Seminars and Journal Clubs

[colloquium] Crowd-sourcing galaxy clusters confirmation with non-professional telescopes

by Christophe Ringeval (CP3)

Europe/Brussels
CYLC01 (Marc de Hemptinne (chemin du Cyclotron, 2, Louvain-la-Neuve))

CYLC01

Marc de Hemptinne (chemin du Cyclotron, 2, Louvain-la-Neuve)

Description

The new all sky and multi-wavelength astrophysical and cosmological surveys are, and will be, providing an unprecedented amount of information on a plethora of cosmic objects. Many of them are foregrounds for the original science goals and cannot received the same attention as the mission main objectives.
 
Within the Planck satellite maps of our universe, a space telescope dedicated to the observation of the Cosmic Microwave Background, a few thousand of so far undetected galaxy clusters are letting very peculiar imprints through the so-called Sunyaev Zel'dovich effect. These cluster candidates have never been observed with optical telescopes and confirmation of their true nature requires a significant amount of professional telescope time.

In this talk, I will present a proof-of-concept of crowd-sourcing galaxy clusters optical confirmation with amateur astronomers. Using a non-professional telescope of 62cm provided by the Astroqueyras association in Saint-Véran (France), we have been able to confirm one of the Planck cluster candidate and to extract various of its properties, such as distance, redshift and mass.
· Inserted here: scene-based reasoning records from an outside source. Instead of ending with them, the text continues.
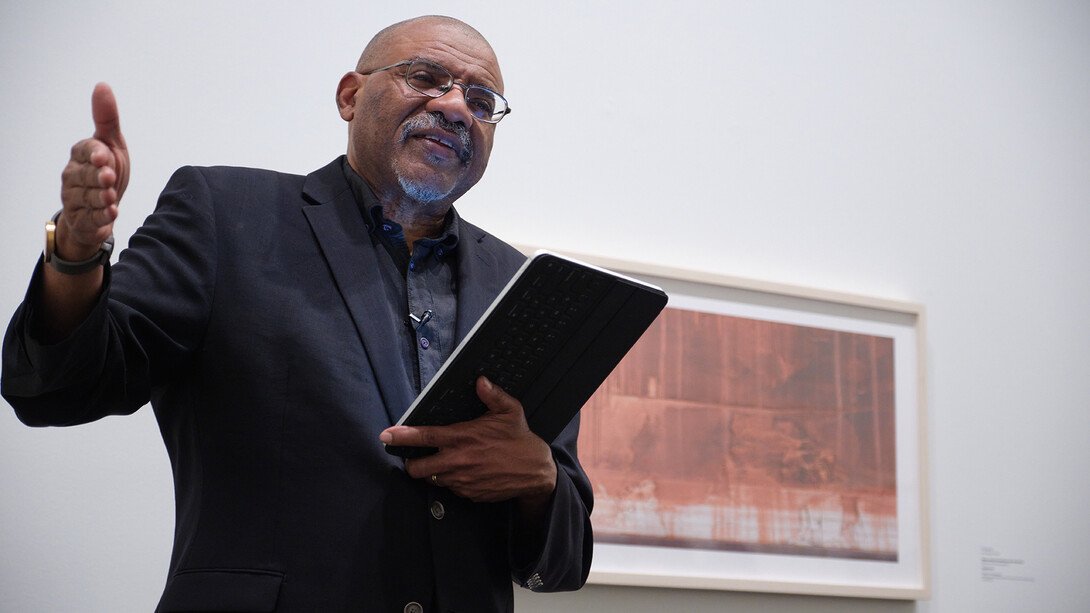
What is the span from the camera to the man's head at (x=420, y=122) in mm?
1386

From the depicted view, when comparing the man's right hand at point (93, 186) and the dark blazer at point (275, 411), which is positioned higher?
the man's right hand at point (93, 186)

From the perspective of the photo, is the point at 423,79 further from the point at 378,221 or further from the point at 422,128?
the point at 378,221

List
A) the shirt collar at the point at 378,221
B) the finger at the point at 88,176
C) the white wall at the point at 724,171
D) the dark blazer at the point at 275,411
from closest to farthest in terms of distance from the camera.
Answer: the finger at the point at 88,176, the dark blazer at the point at 275,411, the shirt collar at the point at 378,221, the white wall at the point at 724,171

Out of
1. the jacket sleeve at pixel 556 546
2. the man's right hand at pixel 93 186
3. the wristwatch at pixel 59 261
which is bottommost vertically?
the jacket sleeve at pixel 556 546

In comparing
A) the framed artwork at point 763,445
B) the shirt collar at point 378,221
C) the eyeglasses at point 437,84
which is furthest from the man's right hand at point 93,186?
the framed artwork at point 763,445

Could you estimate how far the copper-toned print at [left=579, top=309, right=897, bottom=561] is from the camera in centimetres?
209

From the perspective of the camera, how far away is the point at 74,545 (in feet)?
5.54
Although the exposure time required to image one cluster candidate is an order of magnitude larger than with a professional telescope, there are orders of magnitude more amateur astronomers than professionals thereby rendering the concept useful to many other surveys. They are the South Pole Telescope, the Atacama Cosmology Telescope, future X-ray spatial missions such as eRosita, and all of the searches for gravitational wave optical counterparts.